### INPUT

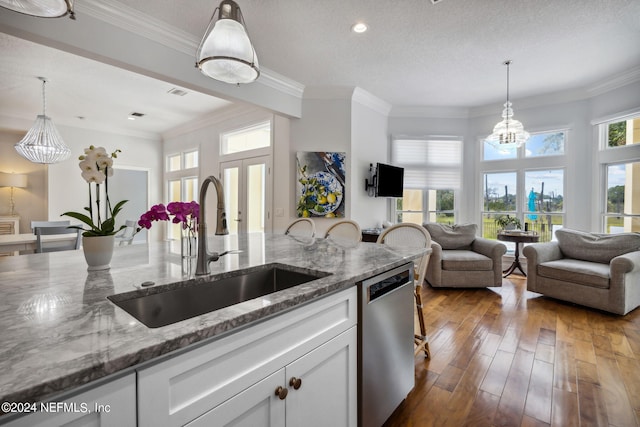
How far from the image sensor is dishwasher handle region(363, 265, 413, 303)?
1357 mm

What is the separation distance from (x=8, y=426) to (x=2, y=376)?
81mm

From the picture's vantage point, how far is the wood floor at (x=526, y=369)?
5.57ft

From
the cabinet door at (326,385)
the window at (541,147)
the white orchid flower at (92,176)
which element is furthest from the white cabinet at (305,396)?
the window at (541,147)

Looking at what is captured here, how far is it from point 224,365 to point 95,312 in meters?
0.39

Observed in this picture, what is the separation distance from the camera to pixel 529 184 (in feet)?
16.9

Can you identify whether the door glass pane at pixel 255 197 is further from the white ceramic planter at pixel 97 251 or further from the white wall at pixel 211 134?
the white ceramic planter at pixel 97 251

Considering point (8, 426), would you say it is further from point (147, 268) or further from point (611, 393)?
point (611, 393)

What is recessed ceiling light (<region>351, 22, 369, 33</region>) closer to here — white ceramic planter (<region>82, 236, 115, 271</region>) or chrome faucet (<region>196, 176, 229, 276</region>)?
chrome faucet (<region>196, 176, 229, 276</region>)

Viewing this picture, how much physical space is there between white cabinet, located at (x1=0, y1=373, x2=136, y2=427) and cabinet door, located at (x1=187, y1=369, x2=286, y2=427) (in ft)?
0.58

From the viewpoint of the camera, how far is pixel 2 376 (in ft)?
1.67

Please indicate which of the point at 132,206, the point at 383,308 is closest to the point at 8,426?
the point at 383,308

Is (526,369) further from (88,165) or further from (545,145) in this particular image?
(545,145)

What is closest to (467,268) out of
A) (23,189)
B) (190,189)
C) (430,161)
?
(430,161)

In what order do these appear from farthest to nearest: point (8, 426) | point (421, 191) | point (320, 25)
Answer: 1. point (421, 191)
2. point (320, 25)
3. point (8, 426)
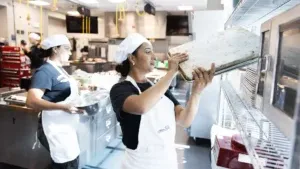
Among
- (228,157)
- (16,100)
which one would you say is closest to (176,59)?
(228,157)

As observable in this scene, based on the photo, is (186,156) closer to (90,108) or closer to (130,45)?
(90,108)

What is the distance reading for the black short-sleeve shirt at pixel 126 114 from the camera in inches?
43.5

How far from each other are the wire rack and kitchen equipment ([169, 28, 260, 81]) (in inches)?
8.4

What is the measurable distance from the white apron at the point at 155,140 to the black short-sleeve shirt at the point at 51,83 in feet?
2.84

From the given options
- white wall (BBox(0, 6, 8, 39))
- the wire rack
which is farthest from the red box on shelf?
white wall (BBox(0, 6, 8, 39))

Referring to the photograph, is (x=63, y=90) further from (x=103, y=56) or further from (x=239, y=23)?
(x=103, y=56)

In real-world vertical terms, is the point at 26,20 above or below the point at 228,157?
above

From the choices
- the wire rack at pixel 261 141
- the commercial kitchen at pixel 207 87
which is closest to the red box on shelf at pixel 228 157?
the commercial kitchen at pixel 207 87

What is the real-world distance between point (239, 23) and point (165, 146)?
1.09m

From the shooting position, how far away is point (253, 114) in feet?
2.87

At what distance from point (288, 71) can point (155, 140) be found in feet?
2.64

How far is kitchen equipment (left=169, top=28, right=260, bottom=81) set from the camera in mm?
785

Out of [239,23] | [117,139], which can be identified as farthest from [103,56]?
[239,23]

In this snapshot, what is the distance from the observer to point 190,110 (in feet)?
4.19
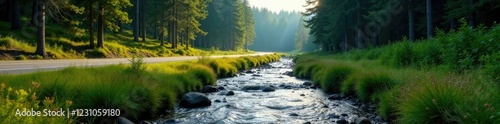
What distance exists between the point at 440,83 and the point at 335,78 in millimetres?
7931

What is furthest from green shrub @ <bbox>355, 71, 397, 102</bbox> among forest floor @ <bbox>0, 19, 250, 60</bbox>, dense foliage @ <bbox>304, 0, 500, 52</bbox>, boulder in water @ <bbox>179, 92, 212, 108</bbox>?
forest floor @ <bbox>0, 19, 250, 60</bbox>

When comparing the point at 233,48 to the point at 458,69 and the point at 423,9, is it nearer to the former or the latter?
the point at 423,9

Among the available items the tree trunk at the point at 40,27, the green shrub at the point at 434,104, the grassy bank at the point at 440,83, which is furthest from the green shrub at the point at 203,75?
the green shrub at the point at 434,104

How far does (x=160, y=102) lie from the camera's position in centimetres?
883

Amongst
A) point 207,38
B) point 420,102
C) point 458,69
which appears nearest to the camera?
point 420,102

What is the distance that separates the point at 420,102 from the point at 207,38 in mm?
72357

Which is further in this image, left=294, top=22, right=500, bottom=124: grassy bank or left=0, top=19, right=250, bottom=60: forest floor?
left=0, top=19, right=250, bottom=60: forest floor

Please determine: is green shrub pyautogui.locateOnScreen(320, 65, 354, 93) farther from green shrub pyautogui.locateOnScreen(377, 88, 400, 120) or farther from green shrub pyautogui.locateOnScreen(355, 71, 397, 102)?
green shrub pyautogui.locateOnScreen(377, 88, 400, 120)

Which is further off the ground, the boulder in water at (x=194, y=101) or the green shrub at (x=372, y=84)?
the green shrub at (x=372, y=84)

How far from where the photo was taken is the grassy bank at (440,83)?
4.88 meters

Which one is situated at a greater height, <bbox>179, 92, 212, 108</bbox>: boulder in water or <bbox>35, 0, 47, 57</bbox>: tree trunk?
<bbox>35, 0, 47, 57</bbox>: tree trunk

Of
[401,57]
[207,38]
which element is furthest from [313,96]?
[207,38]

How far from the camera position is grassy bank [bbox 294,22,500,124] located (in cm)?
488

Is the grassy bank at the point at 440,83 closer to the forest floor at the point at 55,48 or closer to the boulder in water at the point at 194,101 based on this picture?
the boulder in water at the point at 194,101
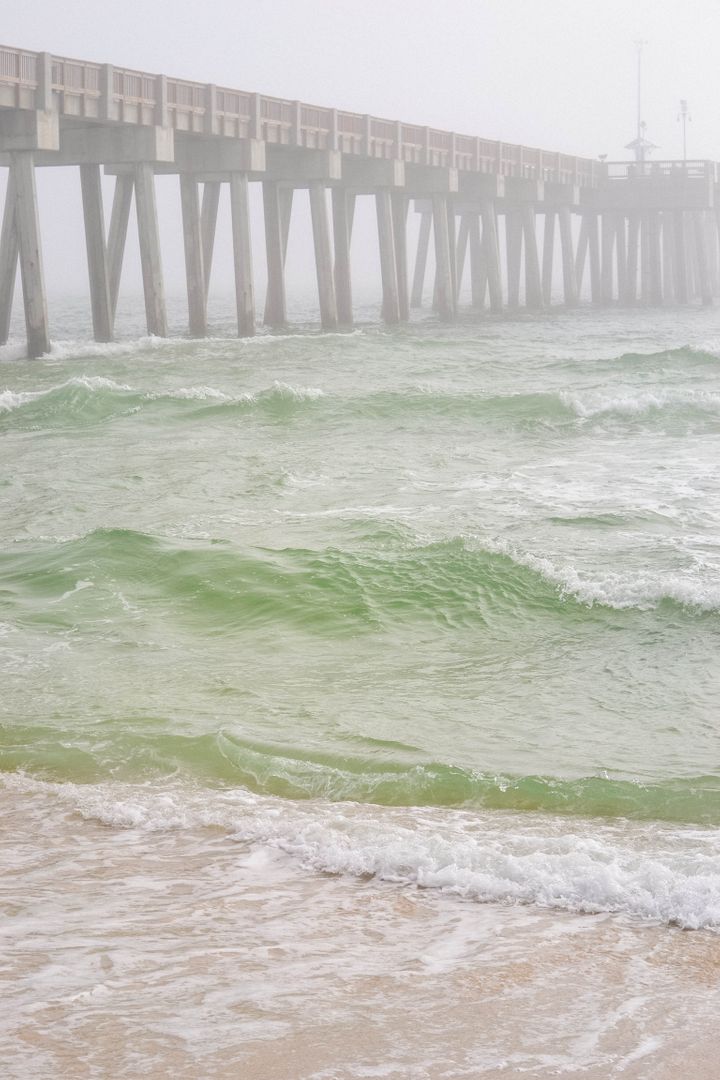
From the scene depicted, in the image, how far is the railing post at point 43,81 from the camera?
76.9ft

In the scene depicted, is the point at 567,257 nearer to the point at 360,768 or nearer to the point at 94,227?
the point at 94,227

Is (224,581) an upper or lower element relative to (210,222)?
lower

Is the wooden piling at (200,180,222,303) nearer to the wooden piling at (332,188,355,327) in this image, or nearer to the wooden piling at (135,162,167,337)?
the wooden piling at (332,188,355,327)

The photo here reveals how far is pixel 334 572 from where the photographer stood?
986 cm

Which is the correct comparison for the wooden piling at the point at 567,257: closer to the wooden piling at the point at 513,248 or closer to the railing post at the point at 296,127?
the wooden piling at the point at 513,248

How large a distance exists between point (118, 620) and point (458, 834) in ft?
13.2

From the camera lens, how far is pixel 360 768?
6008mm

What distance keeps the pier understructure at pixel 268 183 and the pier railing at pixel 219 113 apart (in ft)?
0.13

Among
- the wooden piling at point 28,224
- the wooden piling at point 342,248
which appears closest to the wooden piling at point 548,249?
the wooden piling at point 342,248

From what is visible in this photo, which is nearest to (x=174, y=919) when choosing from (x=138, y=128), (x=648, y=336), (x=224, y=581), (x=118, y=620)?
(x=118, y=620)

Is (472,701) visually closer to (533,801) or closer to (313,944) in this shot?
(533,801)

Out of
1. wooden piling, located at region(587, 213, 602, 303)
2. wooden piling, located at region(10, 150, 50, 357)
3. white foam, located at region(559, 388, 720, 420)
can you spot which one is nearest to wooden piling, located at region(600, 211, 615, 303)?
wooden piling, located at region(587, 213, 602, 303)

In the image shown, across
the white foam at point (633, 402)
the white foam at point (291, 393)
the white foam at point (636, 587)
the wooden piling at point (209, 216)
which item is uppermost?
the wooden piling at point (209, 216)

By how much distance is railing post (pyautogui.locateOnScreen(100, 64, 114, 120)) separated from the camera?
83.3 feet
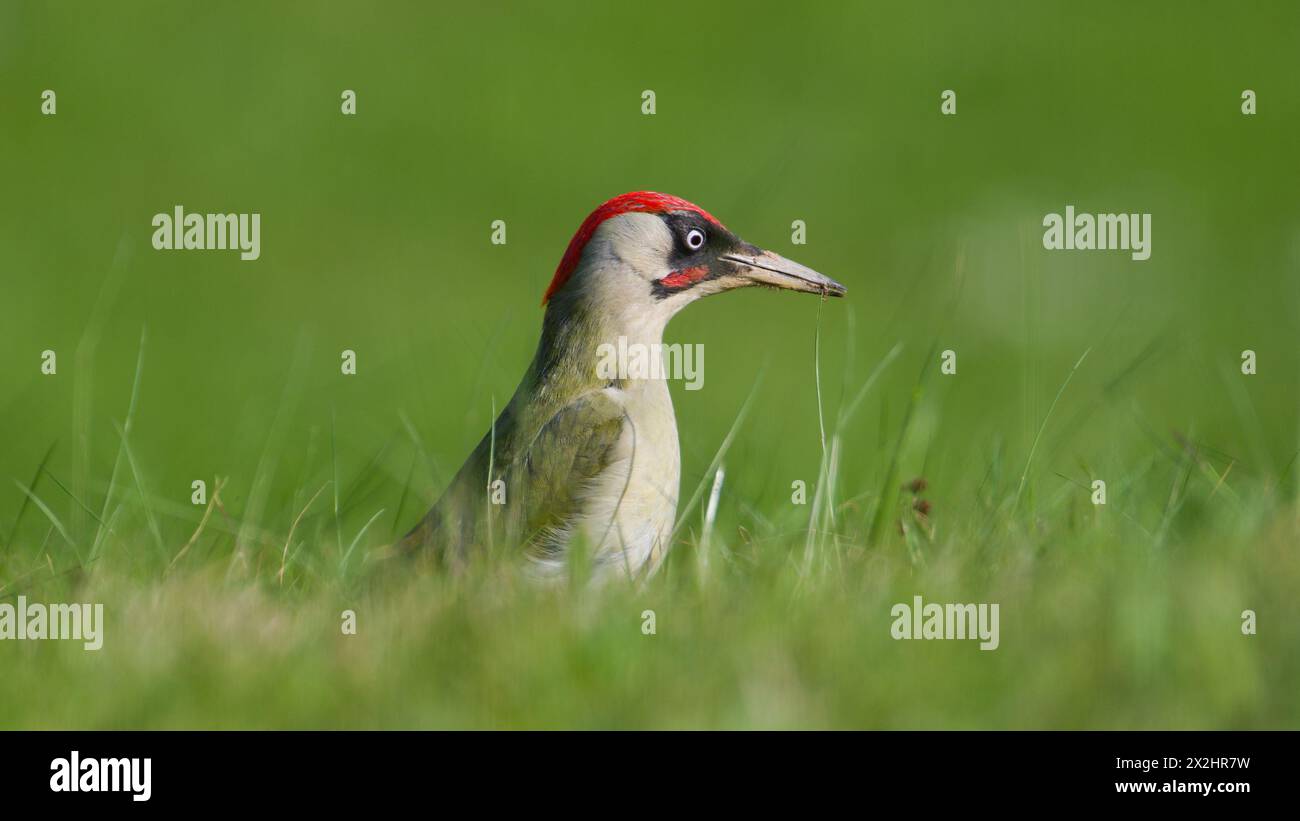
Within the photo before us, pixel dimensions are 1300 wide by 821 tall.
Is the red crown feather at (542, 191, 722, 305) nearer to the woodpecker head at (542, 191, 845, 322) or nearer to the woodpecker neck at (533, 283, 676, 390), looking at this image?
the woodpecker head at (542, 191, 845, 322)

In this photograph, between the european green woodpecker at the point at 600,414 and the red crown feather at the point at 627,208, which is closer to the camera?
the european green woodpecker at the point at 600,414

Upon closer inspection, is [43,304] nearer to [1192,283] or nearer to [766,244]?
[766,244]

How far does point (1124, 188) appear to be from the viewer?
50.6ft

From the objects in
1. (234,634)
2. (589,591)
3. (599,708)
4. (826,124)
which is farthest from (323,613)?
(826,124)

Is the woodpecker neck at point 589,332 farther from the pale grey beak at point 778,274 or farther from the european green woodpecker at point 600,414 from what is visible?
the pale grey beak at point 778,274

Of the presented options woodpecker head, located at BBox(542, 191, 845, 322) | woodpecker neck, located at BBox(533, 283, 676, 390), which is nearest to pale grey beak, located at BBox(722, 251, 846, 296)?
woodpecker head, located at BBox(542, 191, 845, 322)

### TO DO
Copy only this, please: the line with "From what is visible in" and every line after it through the end of the data, with no pictures.

### THE SOLUTION
From what is visible in this photo, which is nearest to (x=174, y=919) when choosing from (x=138, y=128), (x=648, y=336), (x=224, y=581), (x=118, y=620)?
(x=118, y=620)

Is (472,701) visually closer to (533,801) or closer to (313,944) in this shot?
(533,801)

Out of
1. wooden piling, located at region(587, 213, 602, 303)
2. wooden piling, located at region(10, 150, 50, 357)
3. white foam, located at region(559, 388, 720, 420)
can you spot which one is nearest to wooden piling, located at region(600, 211, 615, 303)?
wooden piling, located at region(587, 213, 602, 303)

In the image shown, across
the white foam at point (633, 402)
the white foam at point (291, 393)
the white foam at point (636, 587)
the wooden piling at point (209, 216)
which item is uppermost?
the wooden piling at point (209, 216)

By how much distance is railing post (pyautogui.locateOnScreen(100, 64, 114, 120)) separated from the camera?
83.3 feet
Within the photo before us, pixel dimensions are 1300 wide by 821 tall.
Is the red crown feather at (542, 191, 722, 305) nearer to the woodpecker head at (542, 191, 845, 322) or nearer to the woodpecker neck at (533, 283, 676, 390), looking at this image?
the woodpecker head at (542, 191, 845, 322)

In this photograph, between the european green woodpecker at the point at 600,414 and the red crown feather at the point at 627,208, which is closer to the camera?
the european green woodpecker at the point at 600,414

Upon closer inspection, is [43,304] nearer to [1192,283] or nearer to [766,244]?
[766,244]

How far does point (1124, 188) appear to be from the viewer?
50.6ft

From the objects in
1. (234,634)
2. (589,591)
3. (599,708)
4. (826,124)
which is farthest from (323,613)?
(826,124)

Is the woodpecker neck at point 589,332 farther from the pale grey beak at point 778,274 or farther from the european green woodpecker at point 600,414 from what is visible?
the pale grey beak at point 778,274

Of the presented options woodpecker head, located at BBox(542, 191, 845, 322) | woodpecker neck, located at BBox(533, 283, 676, 390), which is nearest to pale grey beak, located at BBox(722, 251, 846, 296)?
woodpecker head, located at BBox(542, 191, 845, 322)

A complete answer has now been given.